Lightbend has launched a new iteration of the Akka platform, a leading solution for creating distributed, concurrent applications. The newest introduction, dubbed Akka Edge, aims to harmonize applications functioning in cloud and edge environments.
Akka Edge guarantees that developers can architect a solution once, and then deploy it across multiple settings. It maintains homogeneous code, tools, patterns, and communications, irrespective of the application's environment.
As Jonas Bonér, CEO and founder of Lightbend, elucidated in a blog post, the location of a service – whether on-premises, in the cloud, on the edge, or on a specific device – should not influence its design, implementation, or deployment. The ideal location of a service can vary and depends on factors like the application's usage and the whereabouts of its end users.
The central principles of Akka Edge revolve around data and service mobility, location transparency, self-organization, and self-healing. Furthermore, it promises the co-location of data, processing, and the end user, ensuring that relevant data is optimally placed for the required duration.

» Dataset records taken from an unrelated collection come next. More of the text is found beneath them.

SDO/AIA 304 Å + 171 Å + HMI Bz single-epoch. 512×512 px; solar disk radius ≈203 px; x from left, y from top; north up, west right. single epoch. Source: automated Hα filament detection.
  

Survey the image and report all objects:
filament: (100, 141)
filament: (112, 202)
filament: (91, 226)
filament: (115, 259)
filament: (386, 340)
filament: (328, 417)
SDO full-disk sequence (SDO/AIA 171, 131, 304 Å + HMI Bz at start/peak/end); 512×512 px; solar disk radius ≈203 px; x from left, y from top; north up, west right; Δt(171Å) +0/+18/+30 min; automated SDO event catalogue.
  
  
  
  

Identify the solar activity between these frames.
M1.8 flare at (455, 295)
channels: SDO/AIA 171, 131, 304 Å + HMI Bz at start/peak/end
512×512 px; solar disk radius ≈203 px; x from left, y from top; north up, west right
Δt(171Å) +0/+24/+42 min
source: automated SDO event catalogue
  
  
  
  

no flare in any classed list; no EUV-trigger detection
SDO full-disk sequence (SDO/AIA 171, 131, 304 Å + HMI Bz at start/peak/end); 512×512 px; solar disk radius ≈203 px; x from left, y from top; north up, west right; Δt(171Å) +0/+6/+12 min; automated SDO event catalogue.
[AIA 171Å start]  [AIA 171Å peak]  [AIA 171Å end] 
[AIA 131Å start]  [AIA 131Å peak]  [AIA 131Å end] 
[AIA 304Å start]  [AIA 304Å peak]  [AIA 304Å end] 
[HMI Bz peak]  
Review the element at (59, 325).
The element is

Akka Edge employs gRPC projecting, which allows for asynchronous communication between services. It supports active entity migration, which developers can programatically define, along with temporal, use-based, and geographic migration capabilities.
Lightbend has also introduced additional features to make Akka applications operate more effectively in environments with constrained resources, a common scenario at the edge. The enhancements include support for GraalVM native images, lightweight Kubernetes parcels, multi-dimensional autoscaling, the addition of lightweight storage at the edge.
Other new enhancements comprise Active/Active digital twins, easier ways to segregate networks, and increased focus on business logic and flow integration within Akkas software development revolution.
Commenting on cloud and edge convergence, Bonér noted that Akka Edge offers pioneering tools that enable developers to build for the cloud and, upon readiness, deploy without difficulty to the edge. A similar deployment approach is championed by AppMaster's no-code platform, which allows developers to design applications once and deploy them across varied environments.